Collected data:
▬▬▬▬▬▬

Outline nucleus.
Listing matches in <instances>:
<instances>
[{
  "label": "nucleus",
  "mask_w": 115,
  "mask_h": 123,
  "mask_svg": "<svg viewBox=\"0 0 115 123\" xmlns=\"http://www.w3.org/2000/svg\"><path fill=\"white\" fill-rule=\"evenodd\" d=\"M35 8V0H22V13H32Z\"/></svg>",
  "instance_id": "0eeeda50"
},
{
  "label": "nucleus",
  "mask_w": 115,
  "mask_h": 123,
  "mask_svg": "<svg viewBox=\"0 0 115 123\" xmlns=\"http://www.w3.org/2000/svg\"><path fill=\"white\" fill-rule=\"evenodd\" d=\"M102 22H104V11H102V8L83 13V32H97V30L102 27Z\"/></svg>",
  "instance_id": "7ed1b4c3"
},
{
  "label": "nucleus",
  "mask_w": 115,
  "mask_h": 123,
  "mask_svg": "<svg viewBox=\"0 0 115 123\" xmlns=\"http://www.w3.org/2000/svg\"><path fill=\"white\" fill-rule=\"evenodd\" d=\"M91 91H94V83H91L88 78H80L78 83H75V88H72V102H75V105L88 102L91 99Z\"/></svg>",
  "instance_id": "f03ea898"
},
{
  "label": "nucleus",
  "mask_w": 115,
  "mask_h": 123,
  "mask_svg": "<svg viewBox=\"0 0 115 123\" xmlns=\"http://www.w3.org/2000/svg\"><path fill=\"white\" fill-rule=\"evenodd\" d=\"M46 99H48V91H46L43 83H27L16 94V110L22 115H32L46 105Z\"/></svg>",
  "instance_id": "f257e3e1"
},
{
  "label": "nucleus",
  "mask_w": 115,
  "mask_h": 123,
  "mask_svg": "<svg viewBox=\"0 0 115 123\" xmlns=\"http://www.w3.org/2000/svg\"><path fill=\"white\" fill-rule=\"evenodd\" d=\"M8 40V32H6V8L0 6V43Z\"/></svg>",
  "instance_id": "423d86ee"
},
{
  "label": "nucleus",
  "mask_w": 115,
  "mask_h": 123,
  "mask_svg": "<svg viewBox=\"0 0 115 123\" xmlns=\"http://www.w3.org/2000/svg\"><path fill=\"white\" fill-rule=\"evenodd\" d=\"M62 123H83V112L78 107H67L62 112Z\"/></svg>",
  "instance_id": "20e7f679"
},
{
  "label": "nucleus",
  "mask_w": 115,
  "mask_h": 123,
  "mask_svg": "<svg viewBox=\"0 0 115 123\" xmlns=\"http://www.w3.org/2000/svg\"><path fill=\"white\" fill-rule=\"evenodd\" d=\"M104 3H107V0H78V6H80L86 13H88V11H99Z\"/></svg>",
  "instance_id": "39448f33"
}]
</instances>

▬▬▬▬▬▬

To do: Please pick out every line above that contains the string "fill" and copy each one in full.

Task output:
  "mask_svg": "<svg viewBox=\"0 0 115 123\" xmlns=\"http://www.w3.org/2000/svg\"><path fill=\"white\" fill-rule=\"evenodd\" d=\"M35 8V0H22V13H32Z\"/></svg>",
  "mask_svg": "<svg viewBox=\"0 0 115 123\" xmlns=\"http://www.w3.org/2000/svg\"><path fill=\"white\" fill-rule=\"evenodd\" d=\"M102 22H104V11H102V8L83 13V32H97V30L102 27Z\"/></svg>",
  "mask_svg": "<svg viewBox=\"0 0 115 123\" xmlns=\"http://www.w3.org/2000/svg\"><path fill=\"white\" fill-rule=\"evenodd\" d=\"M91 91H94V83H91L88 78H80L78 83H75V88H72V102H75V105L88 102L91 99Z\"/></svg>",
  "mask_svg": "<svg viewBox=\"0 0 115 123\" xmlns=\"http://www.w3.org/2000/svg\"><path fill=\"white\" fill-rule=\"evenodd\" d=\"M46 99H48V91H46L43 83H27L16 94V110L22 115H32L46 105Z\"/></svg>",
  "mask_svg": "<svg viewBox=\"0 0 115 123\" xmlns=\"http://www.w3.org/2000/svg\"><path fill=\"white\" fill-rule=\"evenodd\" d=\"M8 40V32H6V8L0 6V43Z\"/></svg>",
  "mask_svg": "<svg viewBox=\"0 0 115 123\" xmlns=\"http://www.w3.org/2000/svg\"><path fill=\"white\" fill-rule=\"evenodd\" d=\"M62 123H83V112L78 107H67L62 112Z\"/></svg>",
  "mask_svg": "<svg viewBox=\"0 0 115 123\" xmlns=\"http://www.w3.org/2000/svg\"><path fill=\"white\" fill-rule=\"evenodd\" d=\"M104 3H107V0H78V6H80L86 13H88V11H99Z\"/></svg>",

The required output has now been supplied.